* _Working data_
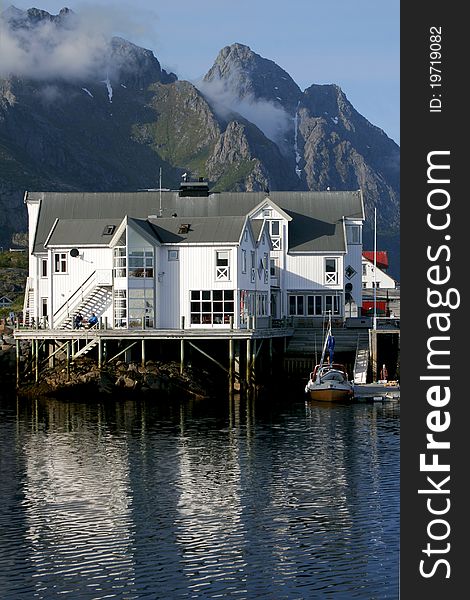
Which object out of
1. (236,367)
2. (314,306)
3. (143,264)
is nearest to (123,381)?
(236,367)

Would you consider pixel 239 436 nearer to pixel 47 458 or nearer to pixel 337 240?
pixel 47 458

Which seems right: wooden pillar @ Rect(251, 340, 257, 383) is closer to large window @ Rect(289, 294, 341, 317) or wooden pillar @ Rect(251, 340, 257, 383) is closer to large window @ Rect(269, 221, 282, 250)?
large window @ Rect(289, 294, 341, 317)

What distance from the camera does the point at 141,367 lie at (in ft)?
228

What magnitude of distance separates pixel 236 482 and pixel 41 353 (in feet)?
121

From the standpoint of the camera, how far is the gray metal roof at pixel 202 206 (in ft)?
296

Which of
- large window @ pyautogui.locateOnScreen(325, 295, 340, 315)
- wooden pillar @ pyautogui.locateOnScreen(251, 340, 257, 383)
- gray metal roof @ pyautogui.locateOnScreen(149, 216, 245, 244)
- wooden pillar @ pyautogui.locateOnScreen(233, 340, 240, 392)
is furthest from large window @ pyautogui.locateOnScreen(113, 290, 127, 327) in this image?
large window @ pyautogui.locateOnScreen(325, 295, 340, 315)

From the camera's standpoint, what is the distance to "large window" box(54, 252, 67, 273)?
7588 centimetres

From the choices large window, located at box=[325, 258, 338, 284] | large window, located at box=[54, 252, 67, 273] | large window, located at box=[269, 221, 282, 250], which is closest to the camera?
large window, located at box=[54, 252, 67, 273]

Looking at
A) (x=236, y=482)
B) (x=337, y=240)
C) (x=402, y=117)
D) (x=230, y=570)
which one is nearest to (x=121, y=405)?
(x=236, y=482)

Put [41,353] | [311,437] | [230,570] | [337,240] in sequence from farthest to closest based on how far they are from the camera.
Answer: [337,240] → [41,353] → [311,437] → [230,570]

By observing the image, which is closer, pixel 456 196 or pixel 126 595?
pixel 456 196

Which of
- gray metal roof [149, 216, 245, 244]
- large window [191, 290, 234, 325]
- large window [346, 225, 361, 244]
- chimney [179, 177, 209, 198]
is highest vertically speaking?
chimney [179, 177, 209, 198]

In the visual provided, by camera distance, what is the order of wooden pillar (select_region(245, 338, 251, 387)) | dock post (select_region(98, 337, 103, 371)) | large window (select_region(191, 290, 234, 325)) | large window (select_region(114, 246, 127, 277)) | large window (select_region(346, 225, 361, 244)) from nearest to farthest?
dock post (select_region(98, 337, 103, 371)) < wooden pillar (select_region(245, 338, 251, 387)) < large window (select_region(191, 290, 234, 325)) < large window (select_region(114, 246, 127, 277)) < large window (select_region(346, 225, 361, 244))

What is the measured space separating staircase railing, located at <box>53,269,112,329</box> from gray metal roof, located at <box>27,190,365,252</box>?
1552 cm
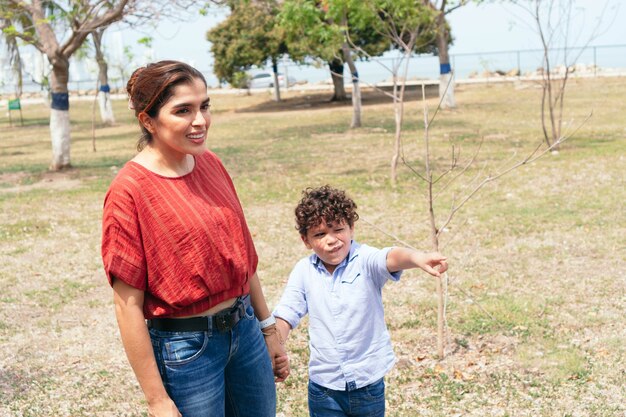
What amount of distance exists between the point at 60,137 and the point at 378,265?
42.0 feet

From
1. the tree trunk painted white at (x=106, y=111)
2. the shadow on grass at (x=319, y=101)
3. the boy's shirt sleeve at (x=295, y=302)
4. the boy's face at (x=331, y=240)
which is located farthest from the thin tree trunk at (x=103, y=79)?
the boy's face at (x=331, y=240)

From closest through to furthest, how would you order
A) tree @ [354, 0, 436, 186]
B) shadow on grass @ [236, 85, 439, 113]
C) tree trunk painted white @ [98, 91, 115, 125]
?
tree @ [354, 0, 436, 186] < tree trunk painted white @ [98, 91, 115, 125] < shadow on grass @ [236, 85, 439, 113]

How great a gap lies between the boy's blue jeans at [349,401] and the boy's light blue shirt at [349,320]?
0.04 metres

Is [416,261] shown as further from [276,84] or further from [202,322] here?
[276,84]

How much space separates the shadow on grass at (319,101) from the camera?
Result: 30.8 m

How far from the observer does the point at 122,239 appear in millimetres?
2193

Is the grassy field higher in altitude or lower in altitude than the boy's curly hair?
lower

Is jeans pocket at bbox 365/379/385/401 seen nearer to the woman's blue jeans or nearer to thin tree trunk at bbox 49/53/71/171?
the woman's blue jeans

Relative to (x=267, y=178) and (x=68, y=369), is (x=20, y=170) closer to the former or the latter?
(x=267, y=178)

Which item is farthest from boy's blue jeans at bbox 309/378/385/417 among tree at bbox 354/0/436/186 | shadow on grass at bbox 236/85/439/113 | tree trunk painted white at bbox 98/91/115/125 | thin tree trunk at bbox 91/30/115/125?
shadow on grass at bbox 236/85/439/113

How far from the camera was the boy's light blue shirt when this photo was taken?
295cm

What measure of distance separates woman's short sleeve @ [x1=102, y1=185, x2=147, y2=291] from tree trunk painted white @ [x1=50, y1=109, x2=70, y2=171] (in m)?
12.8

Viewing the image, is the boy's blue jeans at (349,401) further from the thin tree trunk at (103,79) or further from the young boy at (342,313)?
the thin tree trunk at (103,79)

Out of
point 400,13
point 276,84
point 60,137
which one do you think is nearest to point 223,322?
point 400,13
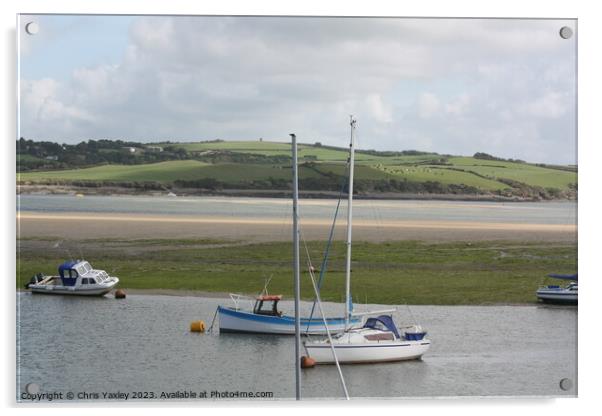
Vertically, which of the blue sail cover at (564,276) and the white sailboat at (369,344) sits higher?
the blue sail cover at (564,276)

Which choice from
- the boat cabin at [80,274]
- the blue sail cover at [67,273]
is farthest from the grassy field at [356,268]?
the blue sail cover at [67,273]

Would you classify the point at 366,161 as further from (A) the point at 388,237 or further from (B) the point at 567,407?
A: (B) the point at 567,407

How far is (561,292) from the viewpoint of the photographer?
626 inches

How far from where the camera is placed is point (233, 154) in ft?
62.2

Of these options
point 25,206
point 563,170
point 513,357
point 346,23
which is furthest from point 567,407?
point 25,206

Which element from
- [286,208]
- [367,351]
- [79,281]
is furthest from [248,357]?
[79,281]

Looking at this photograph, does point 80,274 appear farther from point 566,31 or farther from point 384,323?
point 566,31

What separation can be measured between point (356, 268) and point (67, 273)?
528cm

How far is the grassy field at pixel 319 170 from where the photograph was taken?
1726cm

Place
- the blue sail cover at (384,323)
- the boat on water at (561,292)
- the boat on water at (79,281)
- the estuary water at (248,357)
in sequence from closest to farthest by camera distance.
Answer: the estuary water at (248,357) < the boat on water at (561,292) < the blue sail cover at (384,323) < the boat on water at (79,281)

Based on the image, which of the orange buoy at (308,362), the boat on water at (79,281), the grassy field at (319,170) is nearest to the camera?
the orange buoy at (308,362)

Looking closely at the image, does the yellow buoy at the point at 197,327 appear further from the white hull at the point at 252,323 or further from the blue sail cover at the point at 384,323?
the blue sail cover at the point at 384,323

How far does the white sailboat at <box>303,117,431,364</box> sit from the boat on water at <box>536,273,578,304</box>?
2016 millimetres

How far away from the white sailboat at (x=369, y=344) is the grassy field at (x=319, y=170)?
2.20m
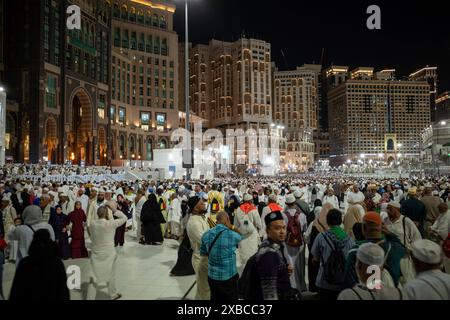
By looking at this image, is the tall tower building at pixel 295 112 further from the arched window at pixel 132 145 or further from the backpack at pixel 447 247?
the backpack at pixel 447 247

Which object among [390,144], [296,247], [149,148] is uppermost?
[390,144]

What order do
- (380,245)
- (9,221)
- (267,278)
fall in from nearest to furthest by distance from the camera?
(267,278) < (380,245) < (9,221)

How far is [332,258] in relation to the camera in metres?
4.30

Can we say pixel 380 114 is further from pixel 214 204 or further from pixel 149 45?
pixel 214 204

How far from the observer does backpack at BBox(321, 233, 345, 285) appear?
4.24 metres

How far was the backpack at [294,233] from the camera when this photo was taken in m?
6.28

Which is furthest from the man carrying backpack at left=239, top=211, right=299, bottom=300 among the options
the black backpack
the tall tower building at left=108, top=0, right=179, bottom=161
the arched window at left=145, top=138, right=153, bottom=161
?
the arched window at left=145, top=138, right=153, bottom=161

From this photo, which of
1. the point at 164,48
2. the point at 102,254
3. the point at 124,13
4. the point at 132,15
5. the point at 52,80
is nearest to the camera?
the point at 102,254

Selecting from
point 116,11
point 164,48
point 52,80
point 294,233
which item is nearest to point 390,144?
point 164,48

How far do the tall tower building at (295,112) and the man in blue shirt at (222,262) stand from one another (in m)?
126

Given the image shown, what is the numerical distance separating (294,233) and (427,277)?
3.51 metres
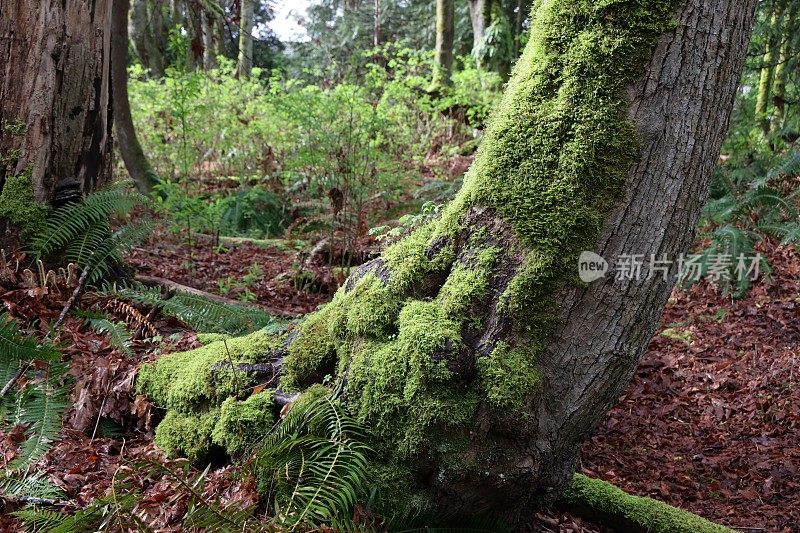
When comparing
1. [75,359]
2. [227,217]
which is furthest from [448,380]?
[227,217]

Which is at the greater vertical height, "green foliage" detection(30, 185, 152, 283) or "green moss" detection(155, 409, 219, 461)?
"green foliage" detection(30, 185, 152, 283)

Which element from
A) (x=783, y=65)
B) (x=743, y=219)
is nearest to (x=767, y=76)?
(x=783, y=65)

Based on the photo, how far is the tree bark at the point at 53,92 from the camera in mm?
4215

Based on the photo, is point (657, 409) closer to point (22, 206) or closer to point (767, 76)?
point (22, 206)

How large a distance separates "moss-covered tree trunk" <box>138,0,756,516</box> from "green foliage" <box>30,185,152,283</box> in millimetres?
2587

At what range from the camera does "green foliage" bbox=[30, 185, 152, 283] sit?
4.25 meters

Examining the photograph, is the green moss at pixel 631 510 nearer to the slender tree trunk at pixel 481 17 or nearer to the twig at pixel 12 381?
the twig at pixel 12 381

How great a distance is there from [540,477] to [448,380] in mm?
650

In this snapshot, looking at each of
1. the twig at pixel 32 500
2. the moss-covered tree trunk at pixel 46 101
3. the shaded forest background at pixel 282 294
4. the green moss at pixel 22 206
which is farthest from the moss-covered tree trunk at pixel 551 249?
the moss-covered tree trunk at pixel 46 101

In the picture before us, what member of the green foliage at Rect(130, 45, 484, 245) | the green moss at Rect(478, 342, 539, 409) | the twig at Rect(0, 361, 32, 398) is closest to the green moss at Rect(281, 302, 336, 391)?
the green moss at Rect(478, 342, 539, 409)

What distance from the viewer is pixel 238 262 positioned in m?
7.73

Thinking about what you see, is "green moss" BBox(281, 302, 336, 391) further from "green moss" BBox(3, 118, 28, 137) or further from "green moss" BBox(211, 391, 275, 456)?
"green moss" BBox(3, 118, 28, 137)

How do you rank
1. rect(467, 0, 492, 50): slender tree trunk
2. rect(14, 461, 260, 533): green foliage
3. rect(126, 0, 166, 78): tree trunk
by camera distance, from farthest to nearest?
rect(126, 0, 166, 78): tree trunk, rect(467, 0, 492, 50): slender tree trunk, rect(14, 461, 260, 533): green foliage

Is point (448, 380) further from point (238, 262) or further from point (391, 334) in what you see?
point (238, 262)
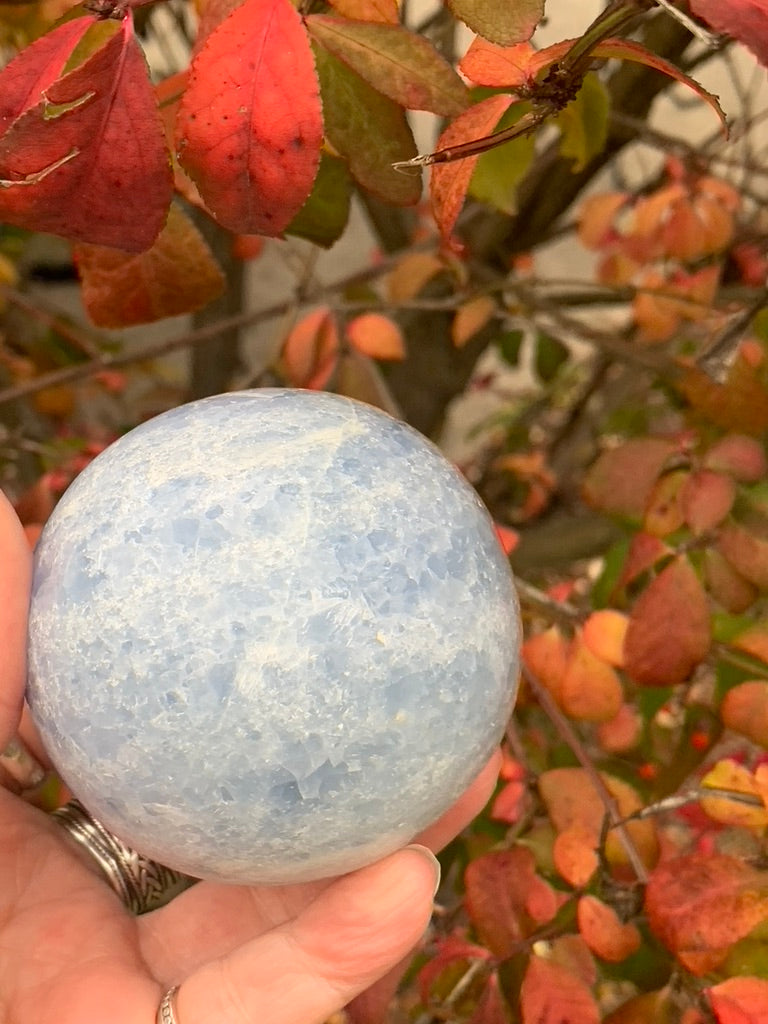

* _Your goal_
Copy everything from the line containing "Based on the photo, is" down to the end of the material above, keeping every line unchanged and leaving out any pictures.

* _Response to this exercise_
Based on the photo, is point (657, 409) closer to point (22, 206) or closer to point (767, 76)?
point (22, 206)

How large a distance separates "moss-covered tree trunk" <box>138,0,756,516</box> from "green foliage" <box>30,185,152,283</box> in millimetres?
2587

At what range from the camera does "green foliage" bbox=[30, 185, 152, 283] sit?
4.25 meters

Examining the photograph, is the green moss at pixel 631 510 nearer to the slender tree trunk at pixel 481 17 or nearer to the twig at pixel 12 381?
the twig at pixel 12 381

How great a distance is there from [540,477] to [448,380] in mm?
650

In this snapshot, looking at each of
1. the twig at pixel 32 500
2. the moss-covered tree trunk at pixel 46 101
3. the shaded forest background at pixel 282 294
4. the green moss at pixel 22 206
which is farthest from the moss-covered tree trunk at pixel 551 249?
the moss-covered tree trunk at pixel 46 101

In the picture before us, what member of the green foliage at Rect(130, 45, 484, 245) | the green moss at Rect(478, 342, 539, 409) | the twig at Rect(0, 361, 32, 398) is closest to the green moss at Rect(281, 302, 336, 391)?
the green moss at Rect(478, 342, 539, 409)

What distance from the viewer is pixel 238 262 positioned in m?
7.73

Thinking about what you see, is "green moss" BBox(281, 302, 336, 391) further from "green moss" BBox(3, 118, 28, 137) or further from "green moss" BBox(211, 391, 275, 456)?
"green moss" BBox(3, 118, 28, 137)

How do you rank
1. rect(467, 0, 492, 50): slender tree trunk
2. rect(14, 461, 260, 533): green foliage
3. rect(126, 0, 166, 78): tree trunk
by camera distance, from farthest to nearest?
rect(126, 0, 166, 78): tree trunk, rect(467, 0, 492, 50): slender tree trunk, rect(14, 461, 260, 533): green foliage

Is point (448, 380) further from point (238, 262) or further from point (391, 334) in what you see?
point (238, 262)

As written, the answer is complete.